▸ **PROBLEMS TO WORK ON**
A. In the bank supervision interview, replace "doubtful loans" with "non-performing loans" and write out everything from "Another major concern" down to "2 capital requirements.".
B. According to the bank supervision interview, what was the main reason banks could weather the COVID-19 crisis?

▸ **PAGE EXCERPT**
================
Cyber defences and digital vulnerabilities are issues that will occupy much of our attention going forward, and we are aware that we have only taken the first steps towards meeting this challenge.

Another major concern is managing stocks of doubtful loans, which was already a concern for the ECB during the pandemic. Have the banks responded to the letters you sent to their CEOs about this issue?

I'm very pleased we sent these letters because as we are seeing strengthening credit risk controls is important, even after and beyond the pandemic. I think the letters and the processes they initiated enabled us to identify several shortcomings in how banks manage credit risk and doubtful loans. This has already been reflected in the scores we have awarded banks in 2021 and the resulting Pillar 2 capital requirements.

In most cases we worked with the banks to draw up a set of expectations on how we want them to remediate the shortcomings we identified. Now our supervisory teams are following up with the banks on this remediation process. So I think that was a very fruitful initiative, which makes our banks more resilient and better prepared to face the asset quality deterioration that the worsening outlook may cause in the coming months.

Are you satisfied with the industry’s profitability?

In January we met with investors, market analysts and ratings agencies – and they were very upbeat about the European banking industry’s prospects. Many banks had announced major plans to boost profitability in the coming years and enhance the renumeration of their shareholders. Unfortunately, the war has somehow disrupted these plans, and although we continue to see a positive trend compared to prior years, we have to see how the situation develops over the coming months and how it will affect the trajectory of bank capital and profitability in the coming years.

What was the key to banks’ resilience during the coronavirus crisis?

It was a range of measures that was implemented alongside the intervention of monetary and fiscal policy, and the fruits of the efforts made since the last financial crisis. The banks’ ability to weather the COVID-19 crisis was largely due to their strong capital position.

Unlike after the collapse of Lehman Brothers, this time the banks had sufficient capital to avoid materially tightening their credit requirements ahead of a shock, and to continue lending to households and firms, which avoided a negative spiral in the economy.

So those higher capital requirements, to which banks opposed some resistance, have done their job?

Absolutely. Sometimes banks’ view is that such capital requirements have a negative effect on credit flows and on growth and employment, but that’s misleading. We need a robust banking system in which the loans required by the economy are available even in a crisis.

Do you regret the restriction on the distribution of dividends?

I have stated publicly that I have no intention to do it again. However, if we were to go back to the beginning of the pandemic, I would make the same decision to generally restrict the distribution of dividends. I would do exactly the same because it was a moment of unprecedented uncertainty. We knew that a major recession was coming and we didn’t know how the distancing measures and the standstill of our economy were going to impact each bank, including institutions with ostensibly high levels of capital. There was no visibility to distinguish among banks, which is why it was necessary to exceptionally ask them all to retain capital.

Are you missing any tool as supervisor?

There is currently a debate in Brussels on the implementation in Europe of the finalised Basel III standards. I think that it’s very important to implement the reform in accordance with what was agreed in Basel.

Beyond that, I feel that we have the right tools to properly supervise the banking sector. What does happen is that, sometimes, they are not sufficiently harmonised, which leads to European directives not being implemented homogenously across all countries. This requires us, the ECB, to implement different laws across Member States. That’s why we need a major push to further enhance regulatory harmonisation and fully complete the Banking Union.
================
▸ **SUPPLIED ENTRIES**
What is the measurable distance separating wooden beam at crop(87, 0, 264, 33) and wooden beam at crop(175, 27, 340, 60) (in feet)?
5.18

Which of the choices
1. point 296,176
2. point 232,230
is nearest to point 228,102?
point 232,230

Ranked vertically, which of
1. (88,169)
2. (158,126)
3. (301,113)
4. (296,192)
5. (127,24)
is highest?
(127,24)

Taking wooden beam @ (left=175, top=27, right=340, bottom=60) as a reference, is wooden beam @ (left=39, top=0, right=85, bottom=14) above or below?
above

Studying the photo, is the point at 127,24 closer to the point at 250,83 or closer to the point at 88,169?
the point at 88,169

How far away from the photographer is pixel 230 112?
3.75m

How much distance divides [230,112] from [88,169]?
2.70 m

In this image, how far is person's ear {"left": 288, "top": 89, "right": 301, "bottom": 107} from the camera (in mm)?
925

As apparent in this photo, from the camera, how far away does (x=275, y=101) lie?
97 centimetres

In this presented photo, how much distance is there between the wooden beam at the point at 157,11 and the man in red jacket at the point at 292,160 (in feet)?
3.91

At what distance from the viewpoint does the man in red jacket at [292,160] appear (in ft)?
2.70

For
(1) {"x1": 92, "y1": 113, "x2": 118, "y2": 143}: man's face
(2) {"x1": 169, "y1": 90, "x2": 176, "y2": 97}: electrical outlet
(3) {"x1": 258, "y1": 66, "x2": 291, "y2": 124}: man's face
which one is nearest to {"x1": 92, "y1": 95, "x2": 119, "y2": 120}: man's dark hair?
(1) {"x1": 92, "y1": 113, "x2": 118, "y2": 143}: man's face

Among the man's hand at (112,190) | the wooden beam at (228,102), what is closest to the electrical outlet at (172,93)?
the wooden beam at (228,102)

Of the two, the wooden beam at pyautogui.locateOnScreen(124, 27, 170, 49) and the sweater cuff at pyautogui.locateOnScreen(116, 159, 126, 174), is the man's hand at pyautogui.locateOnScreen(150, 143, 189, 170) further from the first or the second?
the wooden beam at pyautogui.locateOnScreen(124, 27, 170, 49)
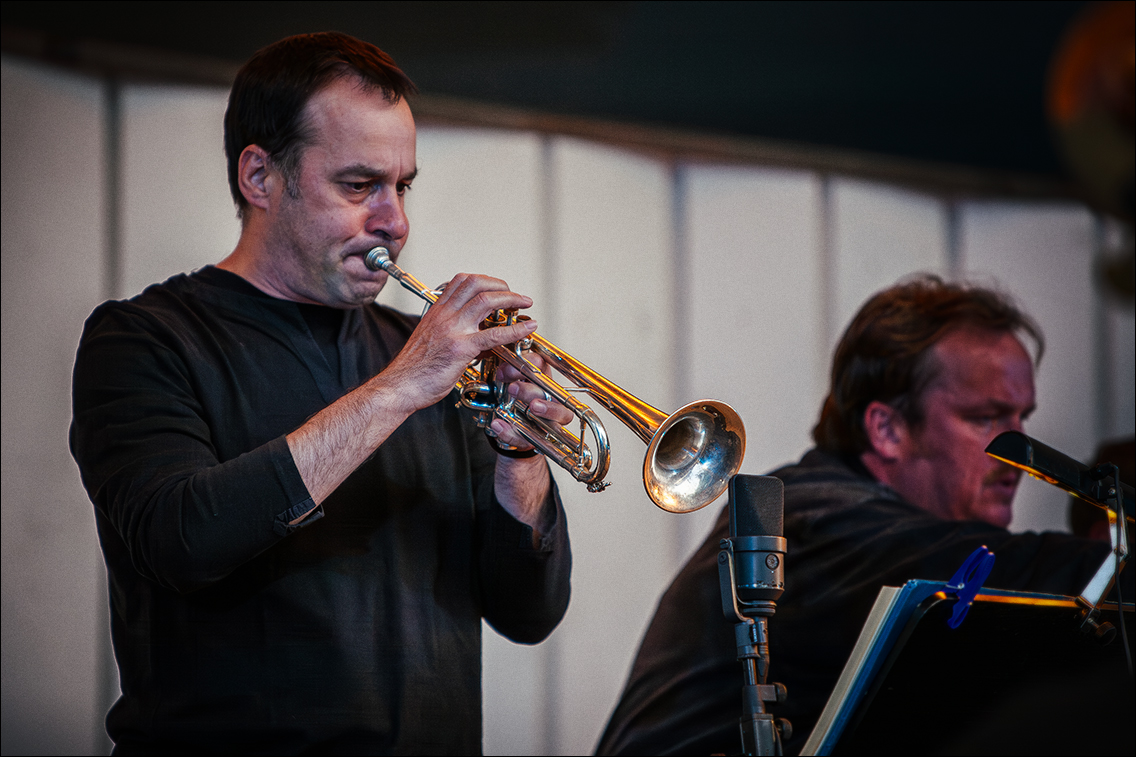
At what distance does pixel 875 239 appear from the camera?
3859 mm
================
▸ **LIST OF SOLUTIONS**
A.
Another major concern is managing stocks of non-performing loans, which was already a concern for the ECB during the pandemic. Have the banks responded to the letters you sent to their CEOs about this issue?

I'm very pleased we sent these letters because as we are seeing strengthening credit risk controls is important, even after and beyond the pandemic. I think the letters and the processes they initiated enabled us to identify several shortcomings in how banks manage credit risk and non-performing loans. This has already been reflected in the scores we have awarded banks in 2021 and the resulting Pillar 2 capital requirements.

B. Their strong capital position.